=== Section Start ===

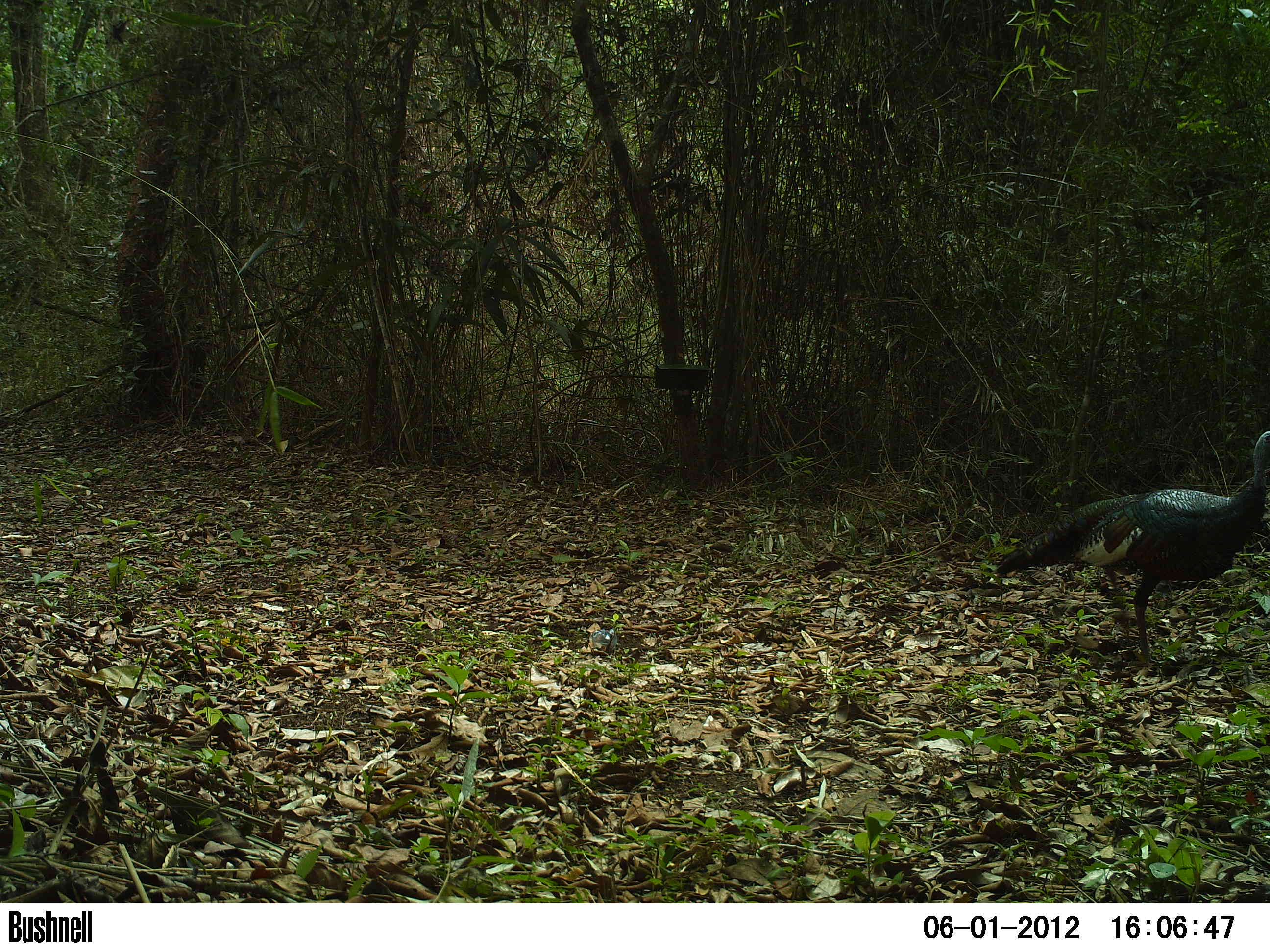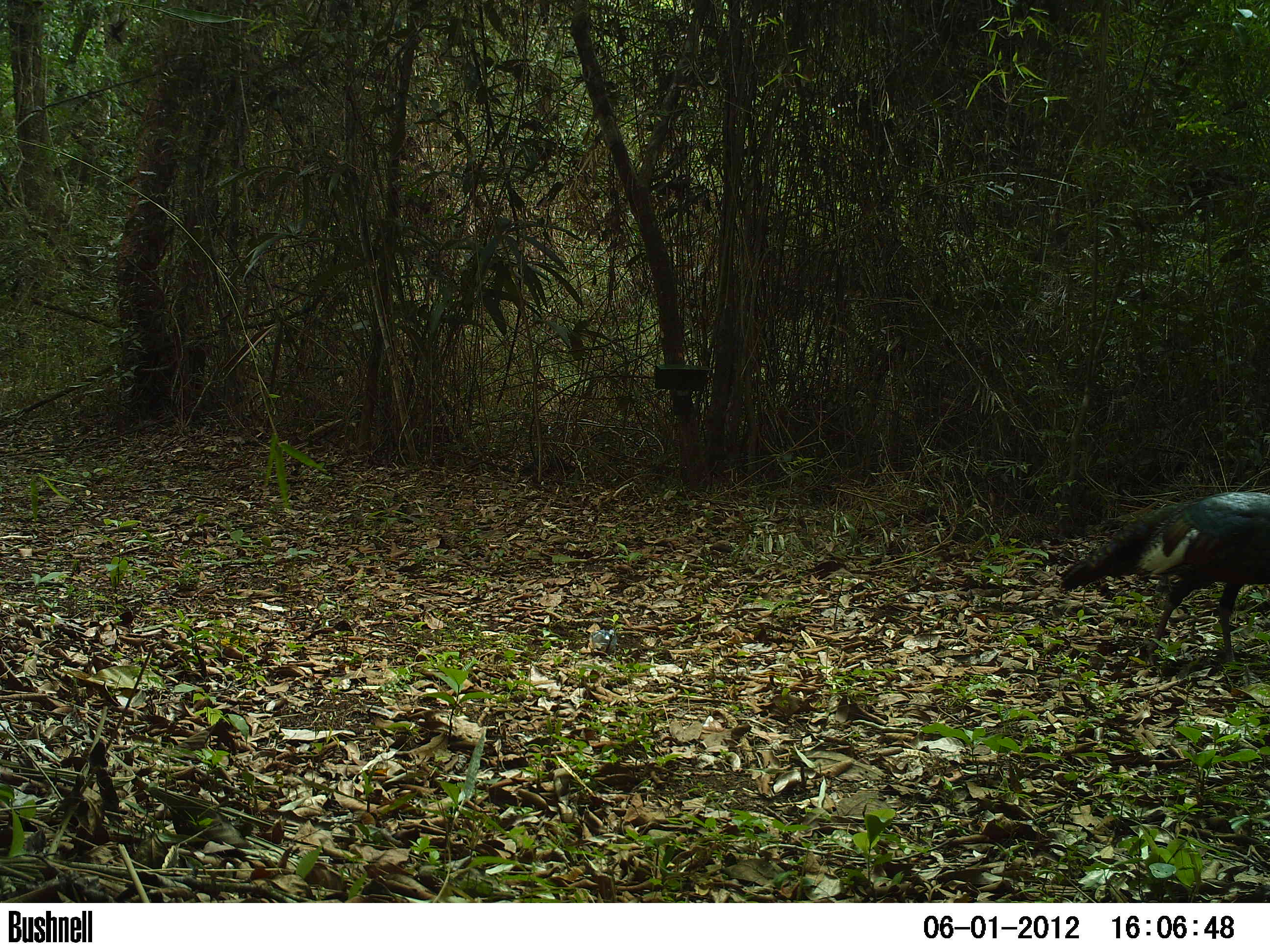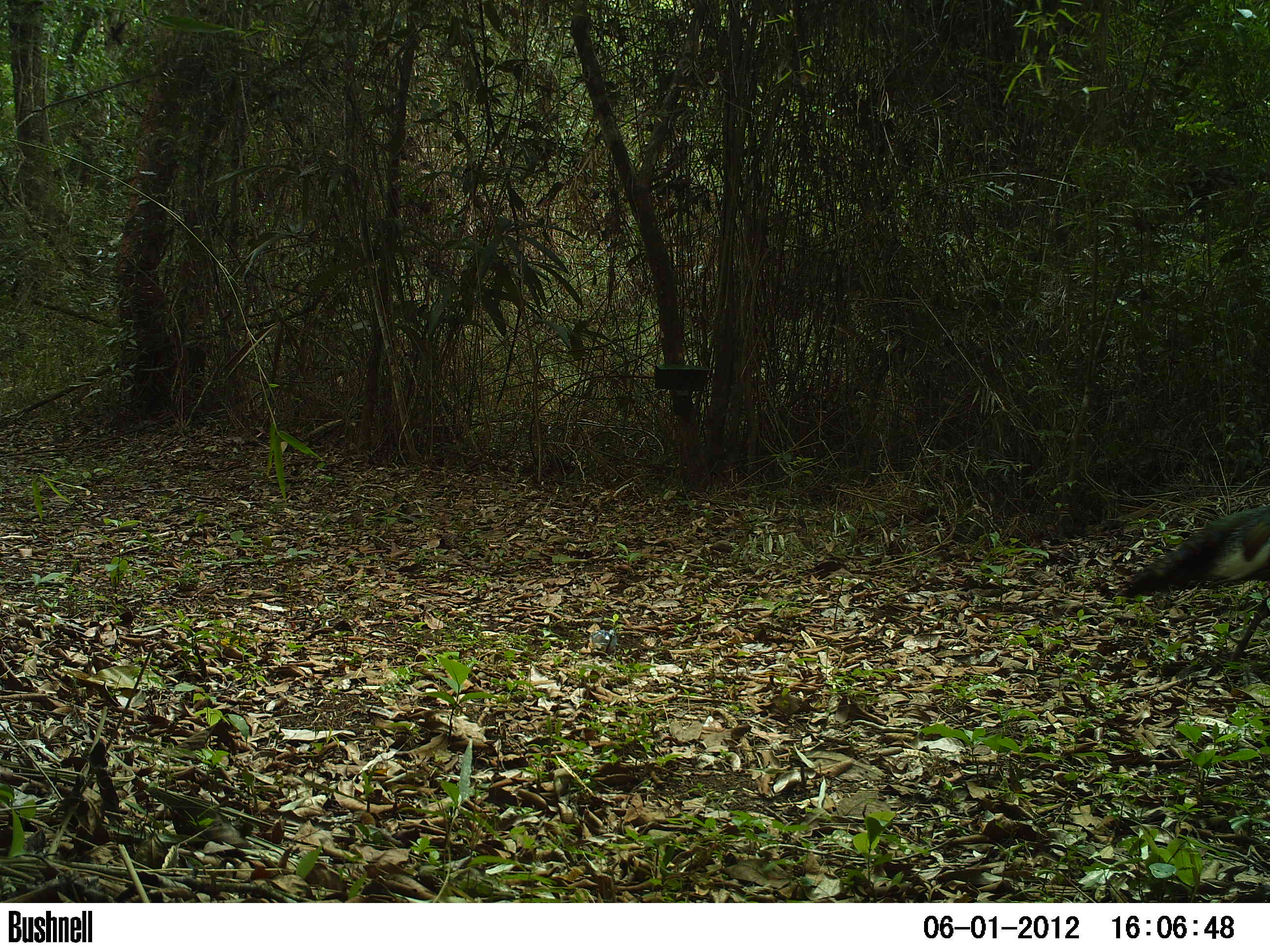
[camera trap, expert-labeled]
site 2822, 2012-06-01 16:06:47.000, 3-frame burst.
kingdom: Animalia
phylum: Chordata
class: Aves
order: Galliformes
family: Phasianidae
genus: Meleagris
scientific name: Meleagris ocellata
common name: ocellated turkey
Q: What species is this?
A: Meleagris ocellata (ocellated turkey).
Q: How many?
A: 1.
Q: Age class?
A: Adult.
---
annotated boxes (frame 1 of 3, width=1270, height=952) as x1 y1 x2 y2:
meleagris ocellata: 993 430 1270 667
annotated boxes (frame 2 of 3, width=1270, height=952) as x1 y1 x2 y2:
meleagris ocellata: 1058 490 1270 666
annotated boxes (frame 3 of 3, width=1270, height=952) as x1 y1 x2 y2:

=== Section End ===

Exercise aim: Without carrying over any pictures, retype the records above exactly.

Exercise result:
[camera trap, expert-labeled]
site 2822, 2012-06-01 16:06:47.000, 3-frame burst.
kingdom: Animalia
phylum: Chordata
class: Aves
order: Galliformes
family: Phasianidae
genus: Meleagris
scientific name: Meleagris ocellata
common name: ocellated turkey
Q: What species is this?
A: Meleagris ocellata (ocellated turkey).
Q: How many?
A: 1.
Q: Age class?
A: Adult.
---
annotated boxes (frame 1 of 3, width=1270, height=952) as x1 y1 x2 y2:
meleagris ocellata: 993 430 1270 667
annotated boxes (frame 2 of 3, width=1270, height=952) as x1 y1 x2 y2:
meleagris ocellata: 1058 490 1270 666
annotated boxes (frame 3 of 3, width=1270, height=952) as x1 y1 x2 y2:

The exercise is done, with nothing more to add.